_Aim of the task:_ Rewrite the rows starting with the line that contains "Is point (165, 215)" and going on through the end of the rows, replacing "camera" with "lens" and changing nothing else.

_Dataset records:_
======

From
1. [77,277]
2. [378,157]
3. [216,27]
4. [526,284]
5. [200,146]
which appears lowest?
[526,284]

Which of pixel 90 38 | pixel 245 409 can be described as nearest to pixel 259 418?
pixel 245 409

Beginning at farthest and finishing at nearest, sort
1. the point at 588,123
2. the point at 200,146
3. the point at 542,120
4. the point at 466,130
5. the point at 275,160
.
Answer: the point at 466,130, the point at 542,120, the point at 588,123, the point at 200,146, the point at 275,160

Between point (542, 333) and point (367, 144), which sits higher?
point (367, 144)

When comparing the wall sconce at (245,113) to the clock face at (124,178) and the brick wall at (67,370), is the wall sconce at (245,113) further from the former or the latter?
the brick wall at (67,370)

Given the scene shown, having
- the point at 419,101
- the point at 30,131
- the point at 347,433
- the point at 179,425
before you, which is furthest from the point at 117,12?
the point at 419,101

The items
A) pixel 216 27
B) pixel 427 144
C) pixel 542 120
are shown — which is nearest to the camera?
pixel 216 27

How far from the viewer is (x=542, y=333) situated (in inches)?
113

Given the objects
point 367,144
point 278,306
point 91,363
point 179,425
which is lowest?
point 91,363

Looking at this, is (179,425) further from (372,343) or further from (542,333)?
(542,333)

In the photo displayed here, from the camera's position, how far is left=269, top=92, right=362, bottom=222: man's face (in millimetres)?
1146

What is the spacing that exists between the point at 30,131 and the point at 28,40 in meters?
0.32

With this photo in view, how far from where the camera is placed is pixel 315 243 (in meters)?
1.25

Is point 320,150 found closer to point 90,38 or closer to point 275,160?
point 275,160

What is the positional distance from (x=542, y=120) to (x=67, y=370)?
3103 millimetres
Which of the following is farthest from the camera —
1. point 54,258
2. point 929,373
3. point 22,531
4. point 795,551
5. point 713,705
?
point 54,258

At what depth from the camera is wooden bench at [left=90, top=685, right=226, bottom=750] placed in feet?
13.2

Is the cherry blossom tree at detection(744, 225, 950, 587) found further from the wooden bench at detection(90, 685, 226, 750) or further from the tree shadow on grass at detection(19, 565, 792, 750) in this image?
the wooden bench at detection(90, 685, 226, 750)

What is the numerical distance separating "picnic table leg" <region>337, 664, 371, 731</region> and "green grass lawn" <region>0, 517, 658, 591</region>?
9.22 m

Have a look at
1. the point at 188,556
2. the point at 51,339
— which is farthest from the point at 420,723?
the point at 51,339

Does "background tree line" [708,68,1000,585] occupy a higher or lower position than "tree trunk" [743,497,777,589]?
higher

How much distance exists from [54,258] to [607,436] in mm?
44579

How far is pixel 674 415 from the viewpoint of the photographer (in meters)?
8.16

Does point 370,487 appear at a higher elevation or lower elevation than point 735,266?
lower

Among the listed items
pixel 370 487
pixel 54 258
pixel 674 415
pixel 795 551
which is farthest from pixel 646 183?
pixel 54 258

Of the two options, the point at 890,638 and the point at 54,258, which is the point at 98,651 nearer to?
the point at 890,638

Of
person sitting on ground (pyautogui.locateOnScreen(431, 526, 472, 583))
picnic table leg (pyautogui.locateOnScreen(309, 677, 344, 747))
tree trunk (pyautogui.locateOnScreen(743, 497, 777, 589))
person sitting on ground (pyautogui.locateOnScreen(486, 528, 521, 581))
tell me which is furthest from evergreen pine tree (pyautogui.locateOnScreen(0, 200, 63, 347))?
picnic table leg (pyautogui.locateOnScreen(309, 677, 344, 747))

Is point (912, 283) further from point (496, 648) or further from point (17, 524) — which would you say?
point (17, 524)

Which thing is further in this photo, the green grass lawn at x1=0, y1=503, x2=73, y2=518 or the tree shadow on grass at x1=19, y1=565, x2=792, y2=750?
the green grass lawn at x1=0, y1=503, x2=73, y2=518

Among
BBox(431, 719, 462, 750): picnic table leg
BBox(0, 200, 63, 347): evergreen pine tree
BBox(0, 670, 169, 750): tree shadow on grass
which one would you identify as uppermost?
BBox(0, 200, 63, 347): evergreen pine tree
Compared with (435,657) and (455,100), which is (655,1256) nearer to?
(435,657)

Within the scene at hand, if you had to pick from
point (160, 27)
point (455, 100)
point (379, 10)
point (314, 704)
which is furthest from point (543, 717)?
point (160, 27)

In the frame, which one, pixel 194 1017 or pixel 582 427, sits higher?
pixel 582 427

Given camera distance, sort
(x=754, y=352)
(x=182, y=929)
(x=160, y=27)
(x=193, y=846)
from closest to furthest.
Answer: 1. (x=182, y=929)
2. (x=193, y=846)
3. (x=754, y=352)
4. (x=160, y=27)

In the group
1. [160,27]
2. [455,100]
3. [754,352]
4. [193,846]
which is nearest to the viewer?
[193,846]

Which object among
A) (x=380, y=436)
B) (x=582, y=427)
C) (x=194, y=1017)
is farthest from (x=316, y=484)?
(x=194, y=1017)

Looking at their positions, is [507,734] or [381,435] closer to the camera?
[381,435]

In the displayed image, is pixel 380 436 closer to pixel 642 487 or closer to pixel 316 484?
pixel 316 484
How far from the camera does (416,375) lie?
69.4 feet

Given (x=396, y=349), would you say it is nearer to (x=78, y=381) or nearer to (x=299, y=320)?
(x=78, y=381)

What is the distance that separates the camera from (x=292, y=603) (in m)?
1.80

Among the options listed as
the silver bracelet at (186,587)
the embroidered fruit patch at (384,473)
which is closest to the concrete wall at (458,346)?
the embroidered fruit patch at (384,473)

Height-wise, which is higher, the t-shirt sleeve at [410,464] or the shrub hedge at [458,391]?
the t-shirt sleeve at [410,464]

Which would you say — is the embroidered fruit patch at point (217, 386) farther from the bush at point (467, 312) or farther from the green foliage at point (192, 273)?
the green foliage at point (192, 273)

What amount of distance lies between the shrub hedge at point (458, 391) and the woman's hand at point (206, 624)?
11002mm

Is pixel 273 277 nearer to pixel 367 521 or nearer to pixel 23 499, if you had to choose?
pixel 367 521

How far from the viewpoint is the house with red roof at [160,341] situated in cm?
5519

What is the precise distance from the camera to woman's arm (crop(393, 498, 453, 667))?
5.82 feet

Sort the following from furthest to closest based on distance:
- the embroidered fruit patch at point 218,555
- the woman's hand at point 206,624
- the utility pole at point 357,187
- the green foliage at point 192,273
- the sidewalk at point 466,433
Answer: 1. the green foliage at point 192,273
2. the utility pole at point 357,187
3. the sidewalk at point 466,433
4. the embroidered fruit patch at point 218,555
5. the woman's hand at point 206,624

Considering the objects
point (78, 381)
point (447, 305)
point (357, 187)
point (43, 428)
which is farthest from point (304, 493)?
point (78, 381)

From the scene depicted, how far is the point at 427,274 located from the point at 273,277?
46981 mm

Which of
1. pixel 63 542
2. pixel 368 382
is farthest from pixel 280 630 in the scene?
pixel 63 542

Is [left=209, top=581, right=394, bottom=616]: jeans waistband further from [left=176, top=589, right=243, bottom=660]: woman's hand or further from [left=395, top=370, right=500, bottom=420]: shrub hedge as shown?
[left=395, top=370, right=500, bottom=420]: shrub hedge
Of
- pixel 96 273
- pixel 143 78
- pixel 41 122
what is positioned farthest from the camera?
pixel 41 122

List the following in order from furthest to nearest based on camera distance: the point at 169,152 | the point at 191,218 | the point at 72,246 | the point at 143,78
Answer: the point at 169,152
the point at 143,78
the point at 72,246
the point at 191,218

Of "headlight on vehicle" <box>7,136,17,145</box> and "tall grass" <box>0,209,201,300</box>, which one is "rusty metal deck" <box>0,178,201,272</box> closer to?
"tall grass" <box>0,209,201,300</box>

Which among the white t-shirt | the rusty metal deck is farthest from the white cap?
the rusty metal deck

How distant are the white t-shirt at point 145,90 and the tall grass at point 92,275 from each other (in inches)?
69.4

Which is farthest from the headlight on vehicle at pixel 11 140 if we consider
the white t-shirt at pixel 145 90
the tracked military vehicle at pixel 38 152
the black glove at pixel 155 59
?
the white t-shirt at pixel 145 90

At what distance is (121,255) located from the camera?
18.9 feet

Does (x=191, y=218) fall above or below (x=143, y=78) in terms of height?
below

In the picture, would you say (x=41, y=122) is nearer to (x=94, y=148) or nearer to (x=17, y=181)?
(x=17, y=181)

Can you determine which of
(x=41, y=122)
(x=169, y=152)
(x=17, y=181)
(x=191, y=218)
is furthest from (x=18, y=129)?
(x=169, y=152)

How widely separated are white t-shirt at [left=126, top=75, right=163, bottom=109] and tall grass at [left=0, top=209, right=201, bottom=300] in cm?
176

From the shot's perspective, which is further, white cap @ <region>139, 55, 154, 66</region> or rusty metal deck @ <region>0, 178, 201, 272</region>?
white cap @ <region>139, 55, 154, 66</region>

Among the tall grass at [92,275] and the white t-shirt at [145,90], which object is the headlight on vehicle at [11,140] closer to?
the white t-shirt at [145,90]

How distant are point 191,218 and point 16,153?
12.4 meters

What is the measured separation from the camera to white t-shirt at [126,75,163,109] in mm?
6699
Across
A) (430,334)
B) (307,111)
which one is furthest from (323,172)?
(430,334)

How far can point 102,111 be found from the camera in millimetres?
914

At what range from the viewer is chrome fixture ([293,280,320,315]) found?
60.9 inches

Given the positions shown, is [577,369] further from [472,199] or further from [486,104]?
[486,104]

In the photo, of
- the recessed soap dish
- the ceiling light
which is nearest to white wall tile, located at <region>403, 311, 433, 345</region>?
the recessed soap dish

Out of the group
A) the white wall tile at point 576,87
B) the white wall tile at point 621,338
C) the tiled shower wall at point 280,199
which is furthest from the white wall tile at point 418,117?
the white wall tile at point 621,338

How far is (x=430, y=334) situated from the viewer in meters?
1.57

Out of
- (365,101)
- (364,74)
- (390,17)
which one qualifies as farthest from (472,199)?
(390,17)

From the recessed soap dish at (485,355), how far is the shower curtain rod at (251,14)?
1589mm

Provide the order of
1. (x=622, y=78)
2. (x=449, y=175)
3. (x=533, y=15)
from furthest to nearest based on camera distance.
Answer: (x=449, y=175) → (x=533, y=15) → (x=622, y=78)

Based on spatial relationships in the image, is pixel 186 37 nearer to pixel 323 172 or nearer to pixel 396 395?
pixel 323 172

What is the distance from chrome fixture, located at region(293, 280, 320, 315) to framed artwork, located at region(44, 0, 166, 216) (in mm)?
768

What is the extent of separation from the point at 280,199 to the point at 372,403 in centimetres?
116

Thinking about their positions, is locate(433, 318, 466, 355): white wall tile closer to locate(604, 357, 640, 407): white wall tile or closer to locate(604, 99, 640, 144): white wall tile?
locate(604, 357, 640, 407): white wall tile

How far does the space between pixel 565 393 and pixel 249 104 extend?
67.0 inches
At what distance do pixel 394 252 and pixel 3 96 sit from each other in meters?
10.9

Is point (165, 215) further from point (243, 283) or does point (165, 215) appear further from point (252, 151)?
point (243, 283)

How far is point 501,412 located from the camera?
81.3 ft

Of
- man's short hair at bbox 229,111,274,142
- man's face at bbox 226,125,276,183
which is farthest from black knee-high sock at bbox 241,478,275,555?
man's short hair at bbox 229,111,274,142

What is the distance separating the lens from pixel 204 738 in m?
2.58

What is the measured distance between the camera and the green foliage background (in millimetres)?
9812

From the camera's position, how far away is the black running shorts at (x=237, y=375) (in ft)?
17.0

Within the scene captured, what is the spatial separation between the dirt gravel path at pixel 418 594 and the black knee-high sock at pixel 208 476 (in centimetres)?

======

_Response to this task:_
Is point (165, 215) further from point (243, 283) or does point (165, 215) appear further from point (252, 151)?
point (243, 283)

How far is point 501,412 located from the lens?
81.3 ft

Of
- man's short hair at bbox 229,111,274,142
- man's face at bbox 226,125,276,183
which is farthest from black knee-high sock at bbox 241,478,275,555?
man's short hair at bbox 229,111,274,142

What is the distance separating the lens from pixel 204 738 in m?
2.58

What is the measured distance between the lens and the green foliage background (in millimetres)?
9812

From the lens's position, how far away is the black running shorts at (x=237, y=375) (in ft)?
17.0

Within the scene captured, what is the spatial separation between the dirt gravel path at pixel 418 594 and the black knee-high sock at pixel 208 476 (in centimetres)?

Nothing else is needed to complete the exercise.